As time passes, monitor your dog’s ears and general behavior to get a good sense of your dog’s health. In many cases, if your dog is experiencing ear pain, it will keep that ear flat against its head as frequently as possible. This is an instinctual and protective behavior and can occur if your dog is having ear problems. Irritating infections, parasites, and foreign objects in the ear can cause your dog to plaster one ear to its head, even while the other is pain-free and allowed to continue scanning. In some cases, the pain will be obvious and accompanied by other behaviors. Sometimes, it may be only a flattened ear. In either case, you should take your dog to a veterinarian to see what the best course of action is before the problem is allowed to escalate into a greater complication.

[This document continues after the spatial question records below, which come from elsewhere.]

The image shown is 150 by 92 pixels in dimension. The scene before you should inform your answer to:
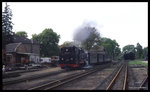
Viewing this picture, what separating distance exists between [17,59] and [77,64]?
16.6 metres

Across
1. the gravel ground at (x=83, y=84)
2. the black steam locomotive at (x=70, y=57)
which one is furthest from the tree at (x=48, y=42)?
the gravel ground at (x=83, y=84)

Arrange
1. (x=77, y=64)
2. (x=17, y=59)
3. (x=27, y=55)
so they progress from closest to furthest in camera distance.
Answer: (x=77, y=64) → (x=17, y=59) → (x=27, y=55)

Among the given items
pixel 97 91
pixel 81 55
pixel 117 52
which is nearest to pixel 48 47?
pixel 81 55

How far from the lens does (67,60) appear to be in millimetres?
27406

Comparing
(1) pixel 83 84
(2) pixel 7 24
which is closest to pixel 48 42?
(2) pixel 7 24

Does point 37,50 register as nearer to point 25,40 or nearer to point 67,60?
point 25,40

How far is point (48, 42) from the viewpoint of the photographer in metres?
73.9

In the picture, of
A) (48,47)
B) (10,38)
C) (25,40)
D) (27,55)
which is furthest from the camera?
(48,47)

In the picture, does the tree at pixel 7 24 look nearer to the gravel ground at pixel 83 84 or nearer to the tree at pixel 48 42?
the tree at pixel 48 42

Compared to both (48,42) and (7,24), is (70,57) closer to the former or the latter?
(7,24)

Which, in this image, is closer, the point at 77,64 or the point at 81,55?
the point at 77,64

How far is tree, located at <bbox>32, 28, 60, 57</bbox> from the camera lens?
237 feet

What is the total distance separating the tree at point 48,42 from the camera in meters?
72.1

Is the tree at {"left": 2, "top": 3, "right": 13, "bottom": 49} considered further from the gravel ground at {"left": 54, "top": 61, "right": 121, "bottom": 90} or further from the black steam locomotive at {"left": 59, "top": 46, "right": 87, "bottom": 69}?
the gravel ground at {"left": 54, "top": 61, "right": 121, "bottom": 90}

Other Solutions and Considerations
Recently, the American Veterinary Medical Association (AVMA) has spoken out against ear-cropping, a practice of cutting a dog’s ears with scissors and altering them so that naturally droopy ears stand up straight. Dogs who have their ears cropped typically must go through an extended period of discomfort while their ears heal into the desired shape, and there are several risks associated with the surgery. In almost all cases, the intention behind ear-cropping is purely fashion, and many veterinarian associations beyond the AVMA denounce the practice as an unnecessarily painful procedure. There is no evidence to support that a dog’s natural ears are in any way inferior to any modification or altercation that could be performed, leading most to conclude that natural ears are best.
No one can deny that the one-eared look is adorable. If your dog went through a one-ear phase, you probably have hundreds of photos saved from every day that your dog stared up at you. The best course of action is to enjoy it while it lasts, and to always watch to make sure that your dog is healthy and happy.